What to produce →
Turn all of the items below into a numbered list. Skip the blank lines and leave the pictures out.

Rows of spatial question data:
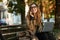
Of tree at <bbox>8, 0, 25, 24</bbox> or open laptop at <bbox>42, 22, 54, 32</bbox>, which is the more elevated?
tree at <bbox>8, 0, 25, 24</bbox>

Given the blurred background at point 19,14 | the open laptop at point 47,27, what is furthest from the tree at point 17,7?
the open laptop at point 47,27

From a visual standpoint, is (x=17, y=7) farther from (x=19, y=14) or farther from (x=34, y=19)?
(x=34, y=19)

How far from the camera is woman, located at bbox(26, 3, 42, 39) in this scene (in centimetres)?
Answer: 186

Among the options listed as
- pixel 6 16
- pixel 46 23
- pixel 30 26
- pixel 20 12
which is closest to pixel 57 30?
pixel 46 23

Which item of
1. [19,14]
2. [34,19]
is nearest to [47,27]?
[34,19]

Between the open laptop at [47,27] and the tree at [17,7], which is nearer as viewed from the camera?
the tree at [17,7]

Result →
1. Of tree at <bbox>8, 0, 25, 24</bbox> or open laptop at <bbox>42, 22, 54, 32</bbox>, which is the more elevated?
2. tree at <bbox>8, 0, 25, 24</bbox>
3. Given the blurred background at point 19,14 | the open laptop at point 47,27, what is furthest from the tree at point 17,7?
4. the open laptop at point 47,27
5. From a visual standpoint, is (x=17, y=7) farther from (x=19, y=14) or farther from (x=34, y=19)?
6. (x=34, y=19)
7. How far from the camera is woman, located at bbox(26, 3, 42, 39) in this scene (in centimetres)?
8. Answer: 186
9. Among the options listed as
10. - pixel 6 16
11. - pixel 46 23
12. - pixel 30 26
13. - pixel 20 12
14. which is closest to pixel 57 30?
15. pixel 46 23
16. Which item of
17. 1. [19,14]
18. 2. [34,19]
19. is nearest to [47,27]?
20. [34,19]
21. Between the open laptop at [47,27] and the tree at [17,7], which is nearer as viewed from the camera?
22. the tree at [17,7]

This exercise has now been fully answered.